Une telle initiative serait-elle possible à Dijon ? "Nous connaissons le cuisinier de la cuisine centrale. La difficulté, pour lui, est qu'il doit servir 8.000 repas par jour : c'est une autre échelle ! C'est beaucouup plus difficile avec le système de liaison froide mis en place et l'ampleur du nombre des repas. C'est pour ça qu'à l'échelle d'un lycée ou un collège, au niveau du binôme intendant-cuisinier, il sera déjà possible de mettre plus de choses en place", note Laurence Frémont. Une pétition circule d'ailleurs à Dijon, pour une cantine 100% bio dans la capitale des Ducs de Bourgogne (Lire ici le texte de la pétition).

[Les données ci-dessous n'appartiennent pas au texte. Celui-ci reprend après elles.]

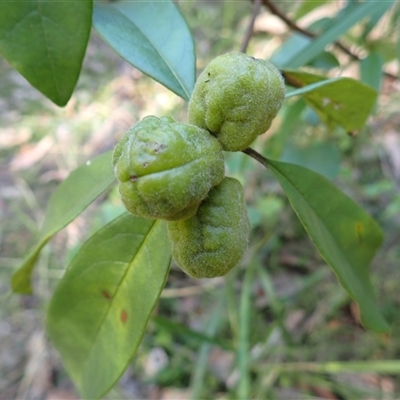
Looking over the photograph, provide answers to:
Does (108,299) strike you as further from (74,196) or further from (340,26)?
(340,26)

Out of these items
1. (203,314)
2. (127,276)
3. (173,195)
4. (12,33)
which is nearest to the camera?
(173,195)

Ralentir... L'industrialisation du goût

Mais avant l'assiette, c'est toute la chaîne de production que Slow food espère pouvoir réorganiser. Loin des industriels, en rapprochant le producteur du consommateur. Au menu du soir mardi 18 octobre à la Cave de l'oncle Doc : une soupe de cresson... 100% locale ! "Le cresson de cette soupe provient de Flacey, à quinze kilomètres de Dijon, d'une cressonière qui a failli disparaître quand les personnes qui la tenaient sont partis à la retraite. Elle a pu être sauvée par un jeune couple qui l'a repris - avec difficulté car la construction d'un lotissement était prévue à la place. Aujourd'hui, elle permet d'avoir sur le marché de Dijon du cresson de Flacey, qui n'a fait que quelques kilomètres avant d'être consommé", explique l'un des participants. Un exemple qui illustre à merveille la philosophie de Slow food : "bon" "juste" - car le producteur est rémunéré à hauteur de son travail, sans intermédiaire industriel ; et "propre" - car respecteux des équilibres de la nature.

Pour tenter de raccourcir les circuits de production et de distribution alimentaires, Slow food milite également au sein du collectif Urgence bio 21, qui regroupe des associations et Amap dijonnaises ainsi que la Confédération paysanne, afin de créer une "ceinture verte" autour de l'agglomération. L'objectif ? "Obtenir des terres de la part des municipalités afin d'y développer des cultures maraîchères, dont le fruit sera vendu directement aux habitants de l'agglomération", commente Laurence Frémont. Et de préciser : "Le maire de Magny-sur-Tille est d'accord pour tenter l'expérience sur deux hectares. Dix porteurs de projets potentiels sont déjà identifiés, des maraîchers principalement, qui vont rencontrer le maire, aller voir les terres, et s'il y a une entente il créeront une Amap dont les produits iraient en priorité aux habitants de la commune. Nous échangeons également avec l'agglomération dijonnaise pour monter un groupe de travail afin d'envisager cette ceinture maraîchère à une plus grande échelle, afin de créer davantage d'Amap pour les habitants du dijonnais".